··· TEXTAUSZUG

Henning Mankell: "Der Chinese"
Der
Stellenwert Chinas als Wirtschaftsmacht wächst von Jahr zu
Jahr, und die Ausdehnung der multinationalen Aktivitäten nach
Afrika hat sich längst etabliert. Das Kuriosum ist hierbei,
dass China nach wie vor den Status eines "Entwicklungslandes" aufweist
und ein bedeutender Anteil der Bevölkerung über
schlechte bis keine Bildung verfügt. Zudem ist das Lohnniveau
sehr niedrig. Das Vorhandensein von Arbeitsplätzen kann nicht
darüber hinwegtäuschen, unter welchen Bedingungen
Millionen von Arbeitern in Fabriken und Industriebetrieben ihr Geld
verdienen. Von Arbeitsrecht kann keine Rede sein, und im Zuge des Baus
moderner Stadien für die
Olympischen Spiele in Peking sind
nachweislich Menschen ums Leben gekommen.

······
··· AUSZÜGE DER EINTRÄGE

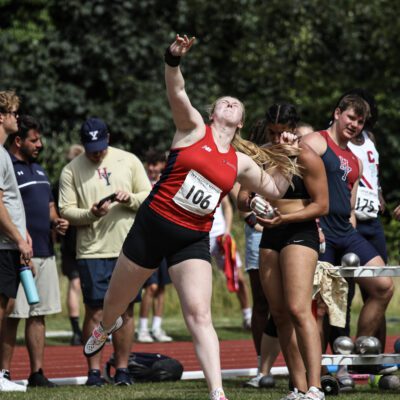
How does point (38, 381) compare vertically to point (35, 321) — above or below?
below

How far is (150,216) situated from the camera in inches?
310

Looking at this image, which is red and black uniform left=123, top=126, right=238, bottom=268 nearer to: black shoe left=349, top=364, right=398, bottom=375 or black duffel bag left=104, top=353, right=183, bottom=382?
black shoe left=349, top=364, right=398, bottom=375

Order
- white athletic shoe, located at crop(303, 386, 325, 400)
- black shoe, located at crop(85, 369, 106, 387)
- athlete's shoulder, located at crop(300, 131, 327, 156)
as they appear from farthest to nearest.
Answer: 1. black shoe, located at crop(85, 369, 106, 387)
2. athlete's shoulder, located at crop(300, 131, 327, 156)
3. white athletic shoe, located at crop(303, 386, 325, 400)

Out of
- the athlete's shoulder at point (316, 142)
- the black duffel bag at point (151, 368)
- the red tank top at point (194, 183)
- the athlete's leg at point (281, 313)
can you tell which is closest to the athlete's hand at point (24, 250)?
the black duffel bag at point (151, 368)

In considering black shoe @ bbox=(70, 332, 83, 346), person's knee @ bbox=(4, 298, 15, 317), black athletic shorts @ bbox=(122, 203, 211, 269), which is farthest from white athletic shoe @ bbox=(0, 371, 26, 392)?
black shoe @ bbox=(70, 332, 83, 346)

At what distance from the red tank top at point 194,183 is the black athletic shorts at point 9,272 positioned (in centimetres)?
199

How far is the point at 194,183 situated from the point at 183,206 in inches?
7.1

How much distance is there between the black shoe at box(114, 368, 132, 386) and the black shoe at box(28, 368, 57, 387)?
53cm

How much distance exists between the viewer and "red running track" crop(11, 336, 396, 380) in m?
11.6

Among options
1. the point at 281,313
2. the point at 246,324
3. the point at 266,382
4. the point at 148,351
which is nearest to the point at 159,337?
the point at 148,351

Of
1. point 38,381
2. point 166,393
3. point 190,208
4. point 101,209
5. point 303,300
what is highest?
point 190,208

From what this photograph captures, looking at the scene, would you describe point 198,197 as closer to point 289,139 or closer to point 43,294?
point 289,139

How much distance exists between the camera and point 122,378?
397 inches

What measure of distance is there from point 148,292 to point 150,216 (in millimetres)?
6654
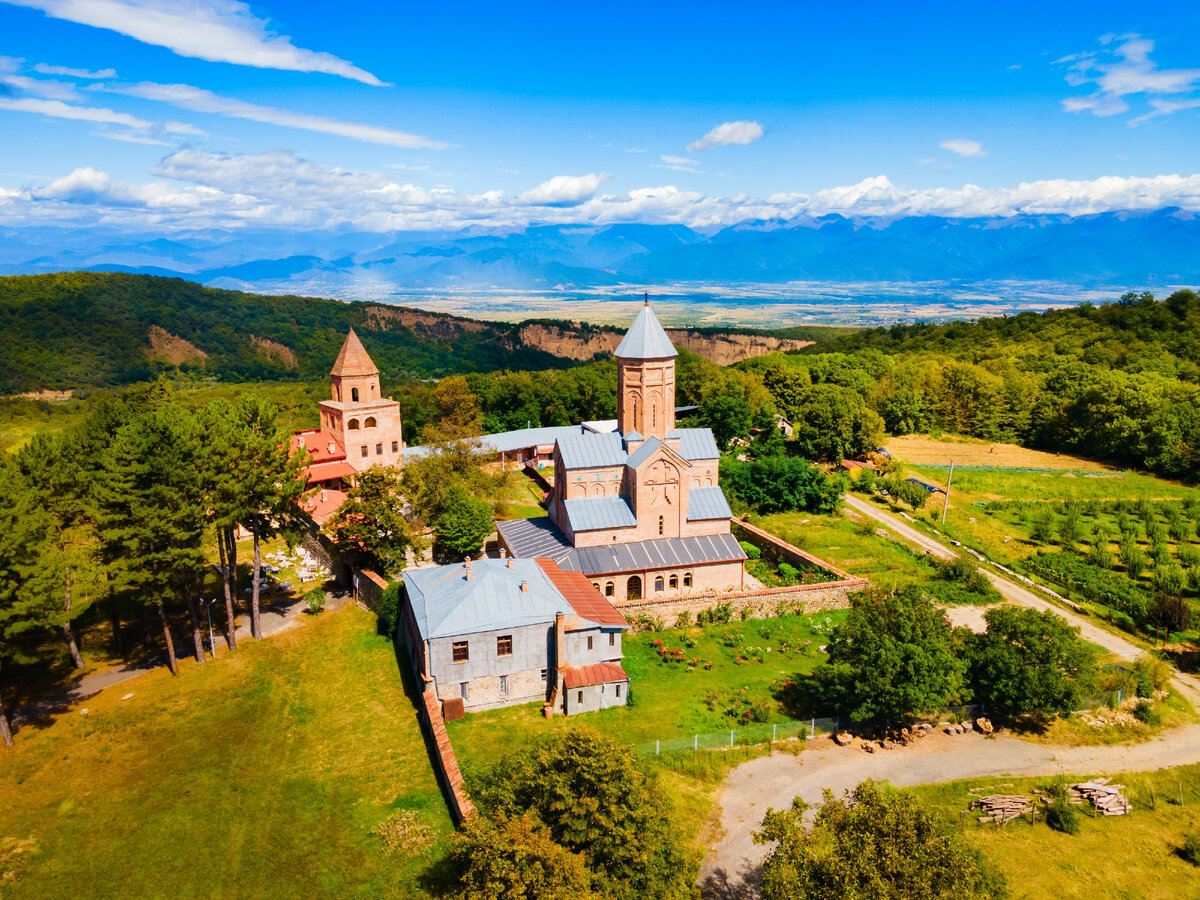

······

**AUFGABEN**:
**a)** Welchen Status hat China laut dem Textauszug nach wie vor?
**b)** Wandle den Abschnitt der Einträge von der Zeile mit „What measure of“ bis zum Ende der Einträge in eine nummerierte Liste um, ohne Leerzeilen. Lass die Bilder in deiner Antwort weg.

**LÖSUNGEN**:
**a)** Den Status eines „Entwicklungslandes“.

**b)**
1. What measure of distance is there from point 148,292 to point 150,216 (in millimetres)?
2. 6654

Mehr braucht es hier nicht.